== INPUT MATERIAL ==

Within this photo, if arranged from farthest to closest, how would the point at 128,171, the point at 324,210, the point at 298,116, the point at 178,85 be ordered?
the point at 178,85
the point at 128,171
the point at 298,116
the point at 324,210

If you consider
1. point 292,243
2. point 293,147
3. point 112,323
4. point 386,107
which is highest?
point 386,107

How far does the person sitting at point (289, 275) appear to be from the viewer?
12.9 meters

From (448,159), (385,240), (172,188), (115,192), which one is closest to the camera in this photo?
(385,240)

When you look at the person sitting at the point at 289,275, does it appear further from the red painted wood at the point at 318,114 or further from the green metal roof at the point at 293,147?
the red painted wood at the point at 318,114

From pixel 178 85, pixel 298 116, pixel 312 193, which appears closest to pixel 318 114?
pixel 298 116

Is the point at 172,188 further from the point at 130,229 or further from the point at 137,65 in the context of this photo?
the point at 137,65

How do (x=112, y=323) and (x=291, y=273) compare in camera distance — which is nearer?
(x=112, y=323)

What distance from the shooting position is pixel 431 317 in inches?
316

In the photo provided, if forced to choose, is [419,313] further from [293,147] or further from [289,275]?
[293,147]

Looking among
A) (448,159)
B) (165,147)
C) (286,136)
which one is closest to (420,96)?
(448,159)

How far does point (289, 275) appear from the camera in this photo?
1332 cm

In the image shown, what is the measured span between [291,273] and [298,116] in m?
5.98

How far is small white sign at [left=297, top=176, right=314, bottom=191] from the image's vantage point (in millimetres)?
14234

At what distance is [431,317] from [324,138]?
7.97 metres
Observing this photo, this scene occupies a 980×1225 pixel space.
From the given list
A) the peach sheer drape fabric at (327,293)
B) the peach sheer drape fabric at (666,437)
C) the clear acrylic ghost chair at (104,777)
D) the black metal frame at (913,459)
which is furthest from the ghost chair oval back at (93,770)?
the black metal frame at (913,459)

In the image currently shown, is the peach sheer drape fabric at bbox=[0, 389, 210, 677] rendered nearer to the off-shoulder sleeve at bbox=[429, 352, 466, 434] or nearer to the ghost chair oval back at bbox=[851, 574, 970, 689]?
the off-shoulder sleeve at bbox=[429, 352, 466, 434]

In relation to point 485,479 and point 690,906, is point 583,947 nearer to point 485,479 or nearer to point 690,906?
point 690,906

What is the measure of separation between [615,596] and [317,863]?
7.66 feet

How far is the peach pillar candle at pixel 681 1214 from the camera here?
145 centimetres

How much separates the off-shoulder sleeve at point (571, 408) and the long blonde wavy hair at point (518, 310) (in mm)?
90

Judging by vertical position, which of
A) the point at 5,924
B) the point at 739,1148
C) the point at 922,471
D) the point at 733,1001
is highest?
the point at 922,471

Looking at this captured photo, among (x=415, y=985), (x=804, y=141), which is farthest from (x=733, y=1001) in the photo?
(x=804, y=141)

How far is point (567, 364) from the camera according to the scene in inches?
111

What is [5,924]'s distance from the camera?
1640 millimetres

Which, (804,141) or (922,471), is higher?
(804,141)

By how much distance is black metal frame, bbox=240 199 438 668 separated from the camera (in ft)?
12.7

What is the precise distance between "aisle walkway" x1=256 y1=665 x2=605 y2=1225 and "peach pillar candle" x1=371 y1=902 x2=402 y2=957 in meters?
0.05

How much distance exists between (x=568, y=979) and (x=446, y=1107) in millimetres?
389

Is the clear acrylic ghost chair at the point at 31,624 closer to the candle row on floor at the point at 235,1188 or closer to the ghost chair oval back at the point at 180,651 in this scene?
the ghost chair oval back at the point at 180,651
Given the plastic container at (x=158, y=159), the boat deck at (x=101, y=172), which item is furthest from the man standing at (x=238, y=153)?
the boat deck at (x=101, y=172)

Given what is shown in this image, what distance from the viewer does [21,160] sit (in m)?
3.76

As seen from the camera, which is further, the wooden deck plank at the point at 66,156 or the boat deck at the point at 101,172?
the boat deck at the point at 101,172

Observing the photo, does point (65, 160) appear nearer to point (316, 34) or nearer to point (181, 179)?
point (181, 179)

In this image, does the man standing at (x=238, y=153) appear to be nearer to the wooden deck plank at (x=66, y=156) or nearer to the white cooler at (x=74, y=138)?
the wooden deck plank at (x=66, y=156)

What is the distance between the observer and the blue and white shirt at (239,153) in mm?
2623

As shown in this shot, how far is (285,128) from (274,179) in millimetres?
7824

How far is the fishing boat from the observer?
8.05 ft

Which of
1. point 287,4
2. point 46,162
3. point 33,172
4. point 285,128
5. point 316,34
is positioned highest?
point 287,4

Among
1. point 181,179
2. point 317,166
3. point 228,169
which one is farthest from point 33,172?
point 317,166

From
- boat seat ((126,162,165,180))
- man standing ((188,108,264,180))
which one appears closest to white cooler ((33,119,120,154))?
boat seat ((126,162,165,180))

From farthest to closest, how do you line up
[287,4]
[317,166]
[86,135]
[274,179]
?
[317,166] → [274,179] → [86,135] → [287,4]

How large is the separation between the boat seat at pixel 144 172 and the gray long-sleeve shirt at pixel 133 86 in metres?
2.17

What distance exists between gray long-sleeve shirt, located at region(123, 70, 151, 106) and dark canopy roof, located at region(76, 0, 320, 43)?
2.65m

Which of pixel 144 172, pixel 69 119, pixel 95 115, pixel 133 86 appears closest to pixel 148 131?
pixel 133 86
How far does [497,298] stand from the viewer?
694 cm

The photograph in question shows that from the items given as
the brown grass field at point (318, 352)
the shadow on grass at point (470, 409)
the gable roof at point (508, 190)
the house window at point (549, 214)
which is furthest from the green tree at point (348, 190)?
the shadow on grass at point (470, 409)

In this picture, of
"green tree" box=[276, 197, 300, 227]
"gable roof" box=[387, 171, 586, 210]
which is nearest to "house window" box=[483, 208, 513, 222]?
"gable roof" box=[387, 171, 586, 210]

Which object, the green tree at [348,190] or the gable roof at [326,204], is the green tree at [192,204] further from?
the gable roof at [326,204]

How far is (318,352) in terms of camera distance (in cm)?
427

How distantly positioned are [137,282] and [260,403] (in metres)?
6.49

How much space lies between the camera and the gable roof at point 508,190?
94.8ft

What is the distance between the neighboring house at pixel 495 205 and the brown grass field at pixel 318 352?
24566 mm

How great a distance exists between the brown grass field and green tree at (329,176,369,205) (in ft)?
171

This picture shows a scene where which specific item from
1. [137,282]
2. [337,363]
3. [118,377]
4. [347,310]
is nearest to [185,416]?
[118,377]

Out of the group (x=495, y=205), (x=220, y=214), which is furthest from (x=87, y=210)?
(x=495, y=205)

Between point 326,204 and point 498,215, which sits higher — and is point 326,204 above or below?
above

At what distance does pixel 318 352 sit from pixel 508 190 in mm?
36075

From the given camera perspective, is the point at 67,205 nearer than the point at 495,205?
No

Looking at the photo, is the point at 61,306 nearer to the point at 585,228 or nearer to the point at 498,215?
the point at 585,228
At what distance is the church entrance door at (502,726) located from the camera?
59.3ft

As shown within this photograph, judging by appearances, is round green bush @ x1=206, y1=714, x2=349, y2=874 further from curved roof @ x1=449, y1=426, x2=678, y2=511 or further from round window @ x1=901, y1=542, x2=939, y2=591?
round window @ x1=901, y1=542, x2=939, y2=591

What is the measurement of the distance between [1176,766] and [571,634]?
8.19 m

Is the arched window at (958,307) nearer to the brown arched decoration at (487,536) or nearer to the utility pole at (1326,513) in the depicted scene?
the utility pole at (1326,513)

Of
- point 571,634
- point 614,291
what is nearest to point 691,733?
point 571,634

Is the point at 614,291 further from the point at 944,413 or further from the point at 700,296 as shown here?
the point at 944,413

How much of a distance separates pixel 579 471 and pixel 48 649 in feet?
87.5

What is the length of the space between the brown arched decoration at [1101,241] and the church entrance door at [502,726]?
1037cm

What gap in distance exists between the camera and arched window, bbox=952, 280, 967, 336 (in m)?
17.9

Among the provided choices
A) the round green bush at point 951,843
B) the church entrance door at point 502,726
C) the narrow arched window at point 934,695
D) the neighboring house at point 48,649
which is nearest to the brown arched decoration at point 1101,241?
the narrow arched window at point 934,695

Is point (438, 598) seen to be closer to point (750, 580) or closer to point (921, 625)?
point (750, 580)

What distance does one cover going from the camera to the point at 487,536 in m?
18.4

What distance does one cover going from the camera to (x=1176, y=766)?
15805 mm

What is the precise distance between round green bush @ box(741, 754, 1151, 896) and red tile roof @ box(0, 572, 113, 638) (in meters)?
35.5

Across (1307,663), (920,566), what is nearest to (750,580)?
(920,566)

===

▶ EXERCISE PROMPT
Write out exactly the lines of the entries above that run from the line containing "What is the measurement" through the last line, including both.

▶ THE REPLY
What is the measurement of the distance between [1176,766] and [571,634]?
8.19 m

Is the arched window at (958,307) nearer to the brown arched decoration at (487,536) or nearer to the utility pole at (1326,513) in the depicted scene?
the utility pole at (1326,513)

Of
- point 571,634
- point 614,291
what is nearest to point 691,733?
point 571,634

Is the point at 614,291 further from the point at 944,413 or further from the point at 700,296 as shown here?
the point at 944,413

How much of a distance separates pixel 579 471 and pixel 48 649 in feet?
87.5

What is the length of the space between the brown arched decoration at [1101,241] and the church entrance door at [502,726]?
1037cm

What gap in distance exists between the camera and arched window, bbox=952, 280, 967, 336 (in m)?
17.9

Among the provided choices
A) the round green bush at point 951,843
B) the church entrance door at point 502,726
C) the narrow arched window at point 934,695
D) the neighboring house at point 48,649
which is nearest to the brown arched decoration at point 1101,241?
the narrow arched window at point 934,695

Is point (438, 598) seen to be closer to point (750, 580) or closer to point (921, 625)?
point (750, 580)

What distance does one cover going from the camera to the point at 487,536 in m?
18.4

What distance does one cover going from the camera to (x=1176, y=766)?
15805 mm

What is the precise distance between round green bush @ box(741, 754, 1151, 896) and red tile roof @ box(0, 572, 113, 638) (in meters)?
35.5

Across (1307,663), (920,566), what is nearest to (750,580)?
(920,566)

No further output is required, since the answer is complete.